Although this disclosure contains many specific embodiment details, these should not be construed as limitations on the scope of the subject matter or on the scope of what may be claimed, but rather as descriptions of features that may be specific to particular embodiments. Certain features that are described in this disclosure in the context of separate embodiments can also be implemented, in combination, in a single embodiment. Conversely, various features that are described in the context of a single embodiment can also be implemented in multiple embodiments, separately, or in any suitable sub-combination. Moreover, although previously described features may be described as acting in certain combinations and even initially claimed as such, one or more features from a claimed combination can, in some cases, be excised from the combination, and the claimed combination may be directed to a sub-combination or variation of a sub-combination.

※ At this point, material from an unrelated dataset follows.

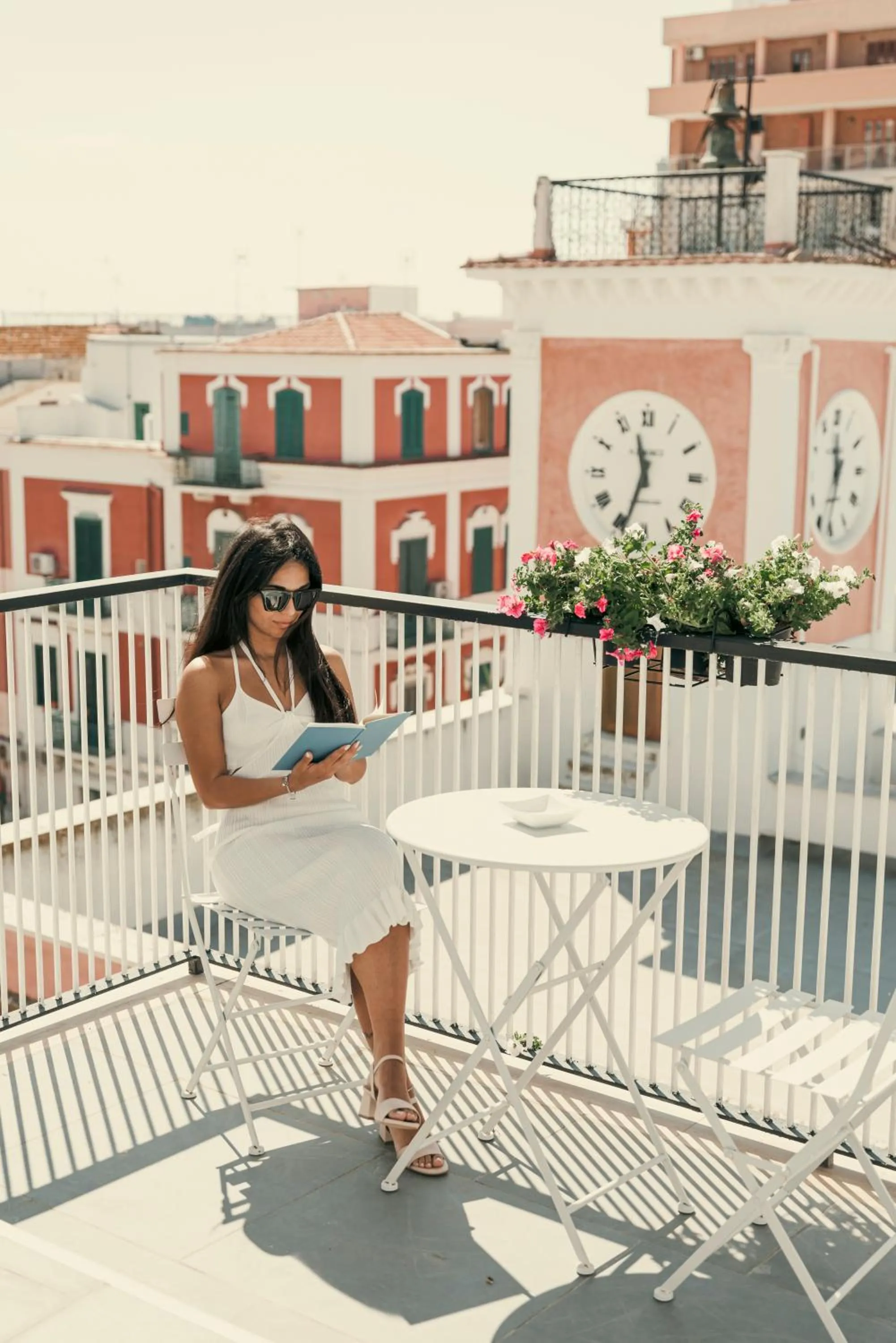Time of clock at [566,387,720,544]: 11:33
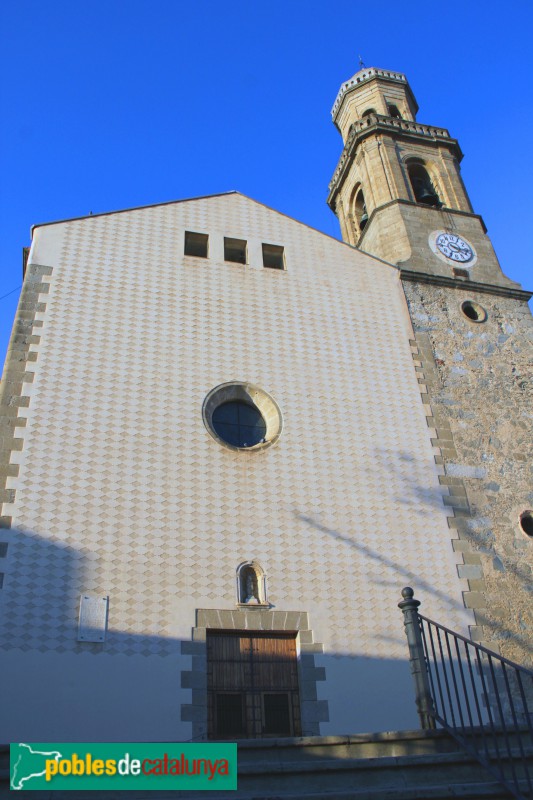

Particular embodiments of the subject matter have been described. Other embodiments, alterations, and permutations of the described embodiments are within the scope of the following claims as will be apparent to those skilled in the art. While operations are depicted in the drawings or claims in a particular order, this should not be understood as requiring that such operations be performed in the particular order shown or in sequential order, or that all illustrated operations be performed (some operations may be considered optional), to achieve desirable results.

Accordingly, the previously described example embodiments do not define or constrain this disclosure. Other changes, substitutions, and alterations are also possible without departing from the spirit and scope of this disclosure.